— start of Entries —
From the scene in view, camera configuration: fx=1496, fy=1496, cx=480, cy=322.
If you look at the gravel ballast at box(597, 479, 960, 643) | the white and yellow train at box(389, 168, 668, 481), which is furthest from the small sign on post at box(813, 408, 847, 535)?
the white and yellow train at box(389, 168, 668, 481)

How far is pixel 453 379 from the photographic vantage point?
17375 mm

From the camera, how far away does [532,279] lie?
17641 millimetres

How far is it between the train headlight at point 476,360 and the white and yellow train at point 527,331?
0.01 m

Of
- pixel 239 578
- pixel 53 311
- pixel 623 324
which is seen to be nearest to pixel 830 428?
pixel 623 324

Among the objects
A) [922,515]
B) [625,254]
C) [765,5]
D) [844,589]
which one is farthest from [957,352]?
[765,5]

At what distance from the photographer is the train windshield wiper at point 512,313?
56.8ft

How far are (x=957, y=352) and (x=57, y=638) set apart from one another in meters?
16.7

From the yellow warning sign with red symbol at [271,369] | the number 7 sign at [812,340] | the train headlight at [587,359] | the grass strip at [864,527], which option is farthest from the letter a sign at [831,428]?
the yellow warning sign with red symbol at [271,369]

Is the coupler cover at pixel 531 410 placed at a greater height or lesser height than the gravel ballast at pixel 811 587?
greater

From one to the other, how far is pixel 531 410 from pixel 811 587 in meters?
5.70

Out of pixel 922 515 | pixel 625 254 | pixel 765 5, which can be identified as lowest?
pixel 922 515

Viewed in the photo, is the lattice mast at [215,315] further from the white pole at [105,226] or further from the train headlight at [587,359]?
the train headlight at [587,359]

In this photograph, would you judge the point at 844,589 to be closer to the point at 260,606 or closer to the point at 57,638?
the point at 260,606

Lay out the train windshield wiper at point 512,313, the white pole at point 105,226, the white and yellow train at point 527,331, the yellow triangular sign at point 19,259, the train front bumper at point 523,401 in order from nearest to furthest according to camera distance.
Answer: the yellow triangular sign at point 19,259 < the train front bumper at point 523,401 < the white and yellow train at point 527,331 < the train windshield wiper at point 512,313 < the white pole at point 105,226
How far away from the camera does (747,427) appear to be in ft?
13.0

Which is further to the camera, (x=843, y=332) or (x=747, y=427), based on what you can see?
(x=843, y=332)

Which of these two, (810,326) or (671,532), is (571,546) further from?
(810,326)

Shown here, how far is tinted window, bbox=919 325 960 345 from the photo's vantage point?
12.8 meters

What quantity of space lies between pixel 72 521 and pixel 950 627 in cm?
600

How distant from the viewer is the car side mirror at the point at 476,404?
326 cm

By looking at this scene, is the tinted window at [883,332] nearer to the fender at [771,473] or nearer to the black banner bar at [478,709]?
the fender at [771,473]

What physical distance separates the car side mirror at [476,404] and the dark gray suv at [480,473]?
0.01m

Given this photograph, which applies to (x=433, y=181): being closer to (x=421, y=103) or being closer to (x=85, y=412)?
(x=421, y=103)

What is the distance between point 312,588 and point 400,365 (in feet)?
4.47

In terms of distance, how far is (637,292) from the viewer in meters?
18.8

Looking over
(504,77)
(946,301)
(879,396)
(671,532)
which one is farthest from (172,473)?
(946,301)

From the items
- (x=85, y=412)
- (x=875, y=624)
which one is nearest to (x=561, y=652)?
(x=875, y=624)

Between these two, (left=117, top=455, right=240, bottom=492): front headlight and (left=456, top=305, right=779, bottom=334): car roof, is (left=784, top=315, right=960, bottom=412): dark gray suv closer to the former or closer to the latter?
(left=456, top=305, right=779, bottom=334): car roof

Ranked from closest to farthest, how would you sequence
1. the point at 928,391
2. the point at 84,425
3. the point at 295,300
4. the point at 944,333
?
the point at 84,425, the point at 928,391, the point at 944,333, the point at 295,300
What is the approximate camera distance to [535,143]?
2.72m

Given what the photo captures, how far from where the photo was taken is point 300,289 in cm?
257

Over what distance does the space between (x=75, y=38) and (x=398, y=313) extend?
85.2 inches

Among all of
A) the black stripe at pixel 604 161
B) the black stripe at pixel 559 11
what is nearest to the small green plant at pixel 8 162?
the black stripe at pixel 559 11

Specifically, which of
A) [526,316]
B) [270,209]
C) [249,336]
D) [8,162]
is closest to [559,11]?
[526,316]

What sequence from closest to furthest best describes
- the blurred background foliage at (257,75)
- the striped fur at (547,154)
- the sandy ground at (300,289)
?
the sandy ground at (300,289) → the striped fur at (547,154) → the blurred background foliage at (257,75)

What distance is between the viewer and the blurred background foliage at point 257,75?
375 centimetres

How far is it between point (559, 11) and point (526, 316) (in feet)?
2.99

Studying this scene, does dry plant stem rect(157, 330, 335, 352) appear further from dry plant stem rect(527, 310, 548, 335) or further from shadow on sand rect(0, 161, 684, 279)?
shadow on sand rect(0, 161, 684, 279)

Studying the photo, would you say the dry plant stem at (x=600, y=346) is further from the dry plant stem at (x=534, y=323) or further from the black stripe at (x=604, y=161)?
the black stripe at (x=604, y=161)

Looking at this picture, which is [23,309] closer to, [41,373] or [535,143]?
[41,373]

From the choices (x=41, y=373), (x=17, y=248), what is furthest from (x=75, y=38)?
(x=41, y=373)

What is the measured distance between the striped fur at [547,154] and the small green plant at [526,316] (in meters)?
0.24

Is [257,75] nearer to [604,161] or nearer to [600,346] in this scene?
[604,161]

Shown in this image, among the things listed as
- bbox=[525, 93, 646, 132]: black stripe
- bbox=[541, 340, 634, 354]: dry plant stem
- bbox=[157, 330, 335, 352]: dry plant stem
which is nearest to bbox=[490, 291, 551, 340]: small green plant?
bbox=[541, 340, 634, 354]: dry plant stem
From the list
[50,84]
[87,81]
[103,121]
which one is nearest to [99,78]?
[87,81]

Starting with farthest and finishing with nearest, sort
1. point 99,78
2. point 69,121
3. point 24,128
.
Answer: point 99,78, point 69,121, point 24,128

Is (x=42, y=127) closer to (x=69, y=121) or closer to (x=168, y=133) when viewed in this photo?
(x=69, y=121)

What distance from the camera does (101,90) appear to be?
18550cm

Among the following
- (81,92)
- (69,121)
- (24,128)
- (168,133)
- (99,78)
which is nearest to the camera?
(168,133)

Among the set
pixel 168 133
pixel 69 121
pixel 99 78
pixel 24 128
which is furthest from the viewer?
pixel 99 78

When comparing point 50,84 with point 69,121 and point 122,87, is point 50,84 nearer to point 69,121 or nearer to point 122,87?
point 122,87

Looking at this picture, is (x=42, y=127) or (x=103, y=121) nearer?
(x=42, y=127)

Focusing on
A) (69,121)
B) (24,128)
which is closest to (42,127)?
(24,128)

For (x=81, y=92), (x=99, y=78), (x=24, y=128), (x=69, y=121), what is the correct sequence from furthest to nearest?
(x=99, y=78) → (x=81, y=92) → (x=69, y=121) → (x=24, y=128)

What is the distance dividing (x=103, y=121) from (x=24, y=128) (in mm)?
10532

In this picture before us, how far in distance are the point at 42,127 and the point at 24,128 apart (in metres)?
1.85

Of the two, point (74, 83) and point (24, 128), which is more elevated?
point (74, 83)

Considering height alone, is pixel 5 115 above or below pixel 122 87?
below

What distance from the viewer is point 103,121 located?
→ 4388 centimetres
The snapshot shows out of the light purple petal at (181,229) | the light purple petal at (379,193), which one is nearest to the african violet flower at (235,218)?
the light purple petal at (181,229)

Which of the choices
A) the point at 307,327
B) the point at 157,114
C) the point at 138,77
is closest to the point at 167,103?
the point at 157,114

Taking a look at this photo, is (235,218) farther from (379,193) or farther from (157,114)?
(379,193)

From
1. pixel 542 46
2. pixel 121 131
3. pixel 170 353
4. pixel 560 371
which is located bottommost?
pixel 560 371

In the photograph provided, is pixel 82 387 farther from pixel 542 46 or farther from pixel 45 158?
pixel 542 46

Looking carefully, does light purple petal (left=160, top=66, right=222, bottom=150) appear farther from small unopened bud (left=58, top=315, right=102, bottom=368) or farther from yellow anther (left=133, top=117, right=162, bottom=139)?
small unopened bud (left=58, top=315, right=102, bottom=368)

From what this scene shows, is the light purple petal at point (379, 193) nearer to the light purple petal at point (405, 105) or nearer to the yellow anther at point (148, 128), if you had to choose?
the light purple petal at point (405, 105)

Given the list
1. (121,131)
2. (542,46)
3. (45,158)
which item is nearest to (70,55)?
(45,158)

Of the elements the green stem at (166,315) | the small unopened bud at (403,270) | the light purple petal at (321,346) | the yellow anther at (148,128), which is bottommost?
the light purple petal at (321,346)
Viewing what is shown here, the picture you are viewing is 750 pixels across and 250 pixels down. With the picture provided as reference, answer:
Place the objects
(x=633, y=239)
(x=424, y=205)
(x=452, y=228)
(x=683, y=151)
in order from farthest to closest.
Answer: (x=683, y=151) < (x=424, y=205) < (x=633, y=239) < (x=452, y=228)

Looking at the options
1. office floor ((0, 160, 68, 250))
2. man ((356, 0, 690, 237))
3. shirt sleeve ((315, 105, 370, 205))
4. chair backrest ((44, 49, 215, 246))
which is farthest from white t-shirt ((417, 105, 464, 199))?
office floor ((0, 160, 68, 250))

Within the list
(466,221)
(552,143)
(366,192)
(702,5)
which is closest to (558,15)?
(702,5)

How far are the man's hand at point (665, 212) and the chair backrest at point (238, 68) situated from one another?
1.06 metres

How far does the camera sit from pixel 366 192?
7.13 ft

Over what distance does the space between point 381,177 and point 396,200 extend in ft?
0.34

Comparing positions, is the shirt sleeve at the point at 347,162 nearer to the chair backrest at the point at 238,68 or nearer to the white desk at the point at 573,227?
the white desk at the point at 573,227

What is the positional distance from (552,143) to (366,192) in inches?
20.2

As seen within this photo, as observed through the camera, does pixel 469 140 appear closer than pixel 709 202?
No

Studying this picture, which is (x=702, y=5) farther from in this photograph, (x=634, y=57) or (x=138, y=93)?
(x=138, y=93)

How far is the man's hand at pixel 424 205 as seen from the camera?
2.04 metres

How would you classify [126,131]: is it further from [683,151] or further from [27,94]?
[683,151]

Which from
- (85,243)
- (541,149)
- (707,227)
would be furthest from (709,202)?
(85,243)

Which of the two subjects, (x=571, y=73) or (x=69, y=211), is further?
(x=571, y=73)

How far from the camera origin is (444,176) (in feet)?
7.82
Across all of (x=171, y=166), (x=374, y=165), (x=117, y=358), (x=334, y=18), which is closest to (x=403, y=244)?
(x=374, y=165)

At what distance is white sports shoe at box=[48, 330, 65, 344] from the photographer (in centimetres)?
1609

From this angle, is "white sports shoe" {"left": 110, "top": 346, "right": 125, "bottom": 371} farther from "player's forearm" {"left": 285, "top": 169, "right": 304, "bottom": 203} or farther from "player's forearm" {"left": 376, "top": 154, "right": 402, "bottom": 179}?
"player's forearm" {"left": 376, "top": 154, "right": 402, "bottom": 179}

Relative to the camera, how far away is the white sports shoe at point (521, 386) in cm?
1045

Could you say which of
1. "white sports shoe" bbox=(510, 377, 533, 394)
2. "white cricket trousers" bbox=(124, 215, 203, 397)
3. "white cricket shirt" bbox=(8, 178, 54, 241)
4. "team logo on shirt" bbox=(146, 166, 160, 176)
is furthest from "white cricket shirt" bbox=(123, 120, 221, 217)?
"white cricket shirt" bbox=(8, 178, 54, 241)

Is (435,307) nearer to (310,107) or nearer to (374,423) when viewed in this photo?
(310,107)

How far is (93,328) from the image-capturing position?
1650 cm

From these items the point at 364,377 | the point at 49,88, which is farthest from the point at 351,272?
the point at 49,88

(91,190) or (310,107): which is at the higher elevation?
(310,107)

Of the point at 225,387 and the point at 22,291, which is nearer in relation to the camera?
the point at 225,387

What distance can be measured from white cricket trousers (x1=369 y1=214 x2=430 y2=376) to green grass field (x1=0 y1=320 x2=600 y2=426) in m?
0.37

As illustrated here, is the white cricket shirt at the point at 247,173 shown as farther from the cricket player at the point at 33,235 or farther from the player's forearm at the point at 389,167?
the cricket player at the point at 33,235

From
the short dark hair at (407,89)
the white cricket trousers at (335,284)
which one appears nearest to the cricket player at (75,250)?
— end of Entries —
§ **Written task**
Starting at the beginning of the items above and ending with the line that contains "17641 millimetres", both included, put those lines into a numbered list, leaving out any blank lines.

§ **Completed task**
1. From the scene in view, camera configuration: fx=1496, fy=1496, cx=480, cy=322.
2. If you look at the gravel ballast at box(597, 479, 960, 643) | the white and yellow train at box(389, 168, 668, 481), which is furthest from the small sign on post at box(813, 408, 847, 535)?
3. the white and yellow train at box(389, 168, 668, 481)
4. How far is pixel 453 379 from the photographic vantage point?
5. 17375 mm
6. From the camera, how far away does [532,279] lie?
7. 17641 millimetres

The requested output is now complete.